Secondly, page exchange in Linux is conditional. Not all pages are exchanged to virtual memory when not in use. The Linux kernel is most frequently used recently "The algorithm only exchanges some infrequently used page files into virtual memory. Sometimes we see such a phenomenon: there is still a lot of physical memory in Linux, but the exchange space is also used. In fact, this is not surprising. For example, when a process that occupies a lot of memory runs, it needs to consume a lot of memory resources. At this time, there will be some infrequently used page files Pieces are exchanged into virtual memory, but later, when the process that occupies a lot of memory resources ends and releases a lot of memory, the page files just exchanged will not be automatically exchanged into physical memory. Unless it is necessary, the physical memory of the system will be much idle at the moment, and the exchange space is also being used, which leads to the phenomenon mentioned just now At this point, don't worry about anything, just know what's going on.
Finally, the pages in the swap space will be swapped to the physical memory first. If there is not enough physical memory to hold these pages at this time, they will be swapped out immediately.

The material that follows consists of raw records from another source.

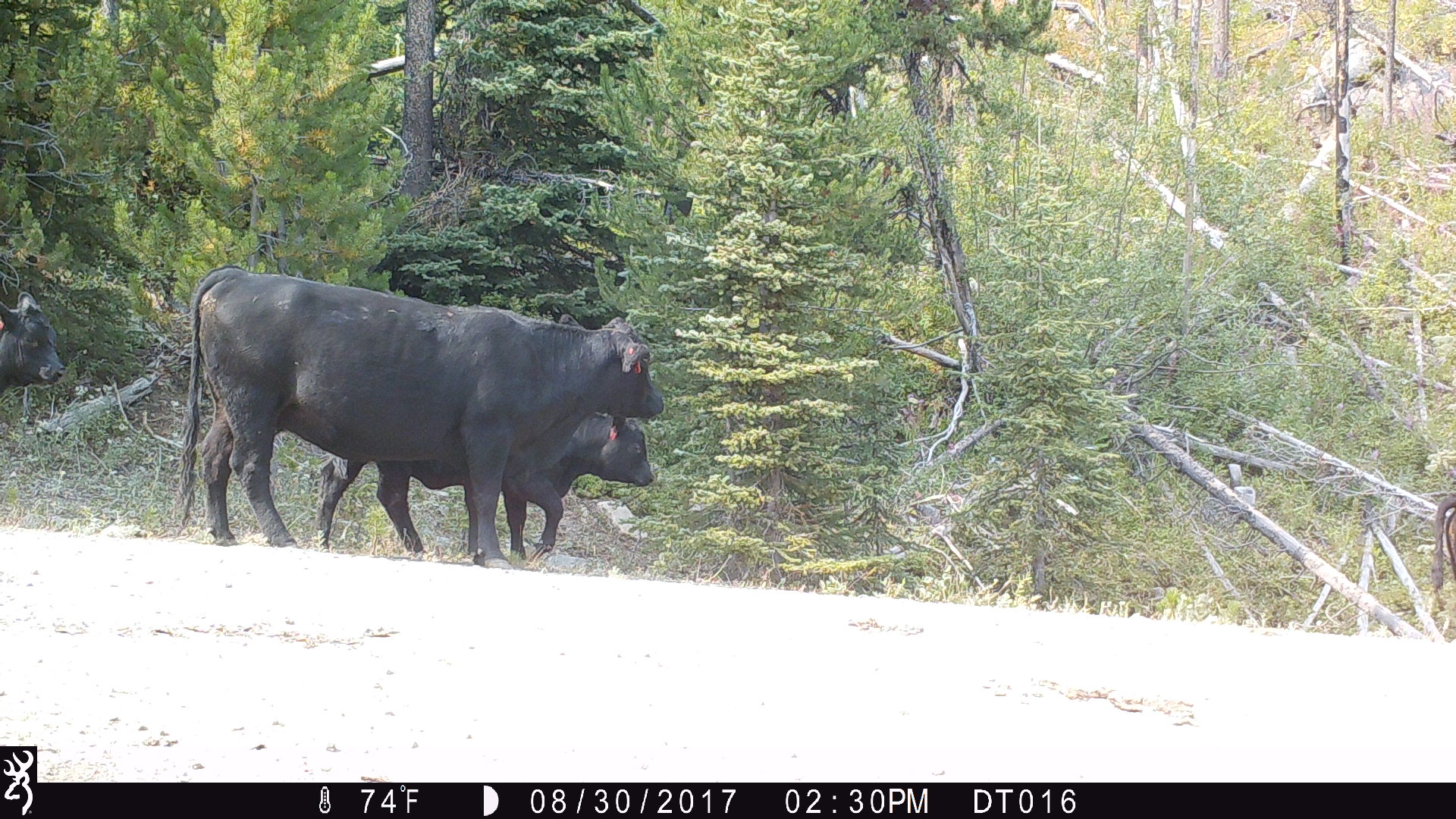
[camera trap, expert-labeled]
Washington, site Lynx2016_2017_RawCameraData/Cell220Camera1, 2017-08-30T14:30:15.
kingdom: Animalia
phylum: Chordata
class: Mammalia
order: Artiodactyla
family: Bovidae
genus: Bos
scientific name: Bos taurus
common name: domestic cattle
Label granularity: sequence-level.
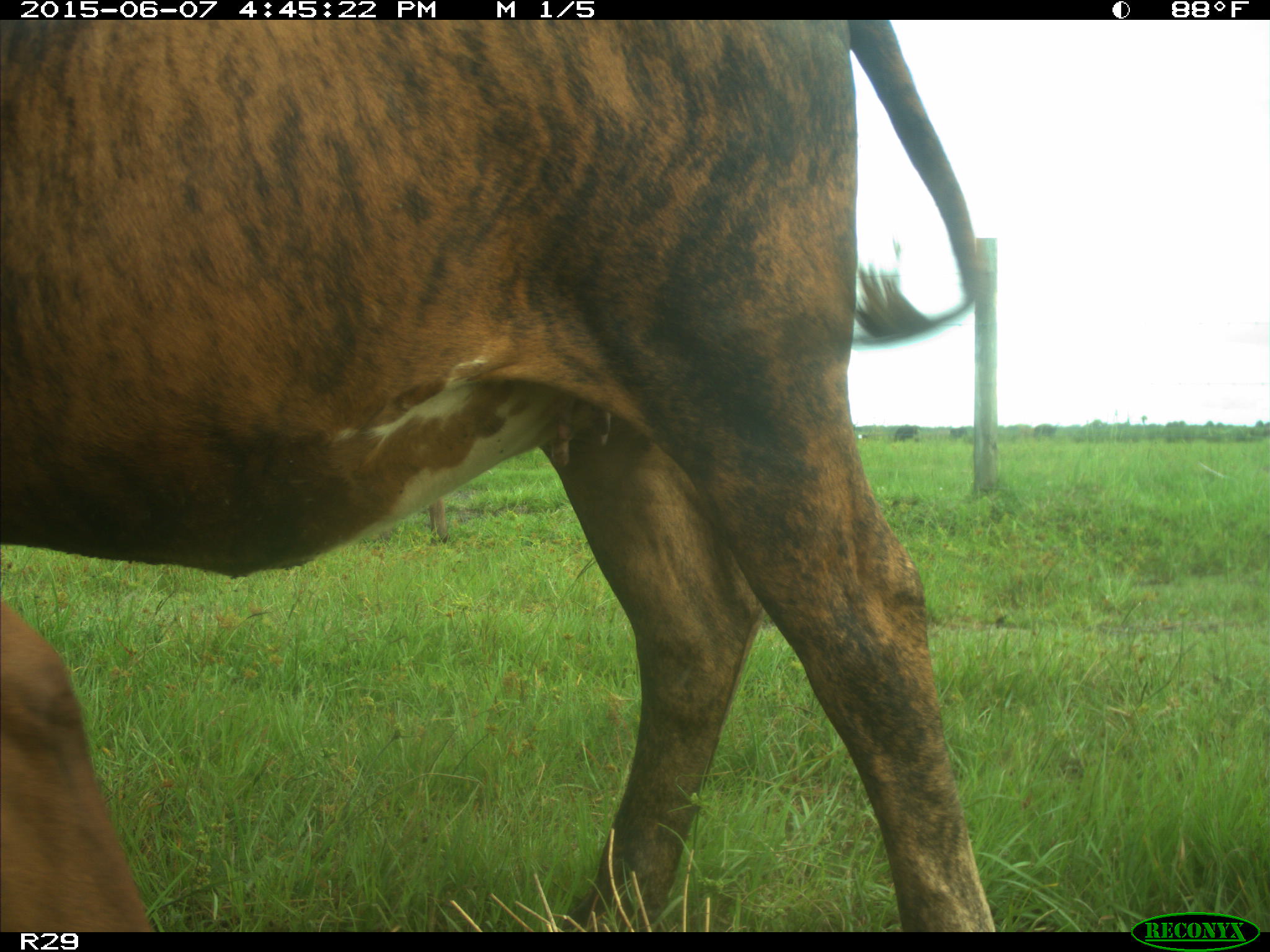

In this way, there may not be enough space in the virtual memory to store these swap pages, which will eventually lead to problems such as false crash and service exception in Linux, Although Linux can recover itself for a period of time, the recovered system is basically unavailable.
Therefore, it is very important to reasonably plan and design the use of Linux memory.
Virtual memory principle:
Each process running in the system needs to use memory, but not every process needs to use the memory space allocated by the system all the time. When the memory required for system operation exceeds the actual physical memory, the kernel will release some or all of the unused physical memory occupied by some processes, store this part of data on disk until the next call of the process, and provide the released memory to the processes in need.
In Linux memory management, the above memory scheduling is mainly completed through "page paging" and "switching switching". Paging algorithm is to replace the recently unused pages in memory to disk, and keep the active pages in memory for the process to use. Exchange technology is to exchange the whole process, not part of the pages, to disk.
The process of writing pages to disk is called page out, and the process of returning pages from disk to memory is called page in. When the kernel needs a page, but it is found that the page is not in physical memory (because it has been page out), a Page Fault occurs.
When the system kernel finds that the runnable memory becomes less, it will release part of the physical memory through page out. Although page out does not occur frequently, if page out occurs frequently, the system performance will decline sharply until the kernel manages pages for more than the time of running the program. At this time, the system has been running very slowly or has entered a pause state, which is also called thrashing.